Although the listing contains pictures, reproduce only its text, exactly as written.

▶ _DATA SEGMENT_
◆ ◆ ◆

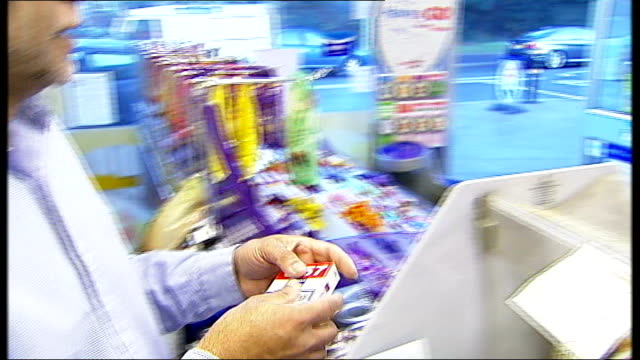 plans to ban cigarette displays in shops; woman buying packet of cigarettes in newsagent's shop cigarettes displayed on shelves in newsagent's - sachet stock videos & royalty-free footage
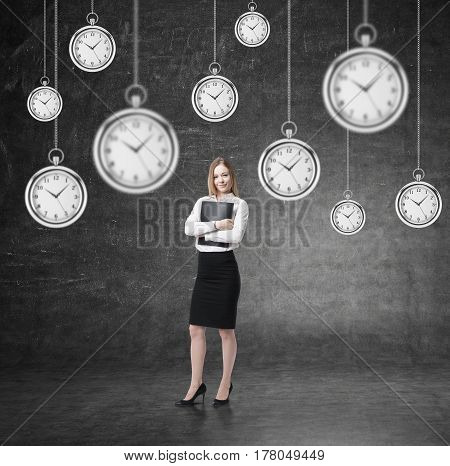 Woman With Folder And Many Clocks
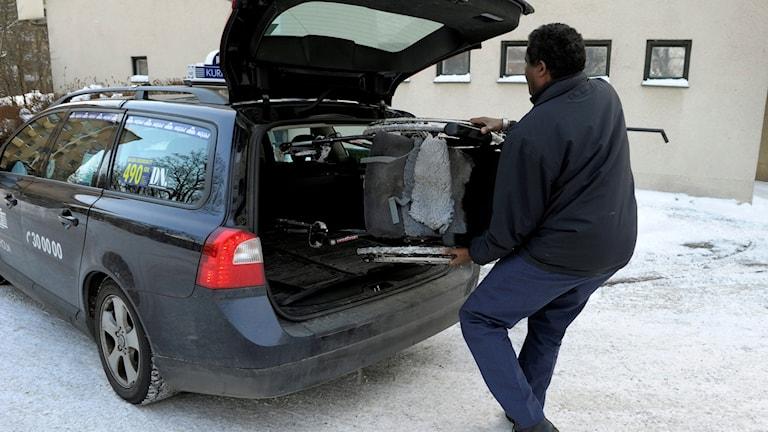 En färdtjänstchaufför lägger in en rullstol i bagageutrymmet på sin taxi Foto: Janerik Henriksson/TT.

◆ ◆ ◆

▶ _ANSWER_
 plans to ban cigarette displays in shops; woman buying packet of cigarettes in newsagent's shop cigarettes displayed on shelves in newsagent's - sachet stock videos & royalty-free footage
 Woman With Folder And Many Clocks
 En färdtjänstchaufför lägger in en rullstol i bagageutrymmet på sin taxi Foto: Janerik Henriksson/TT.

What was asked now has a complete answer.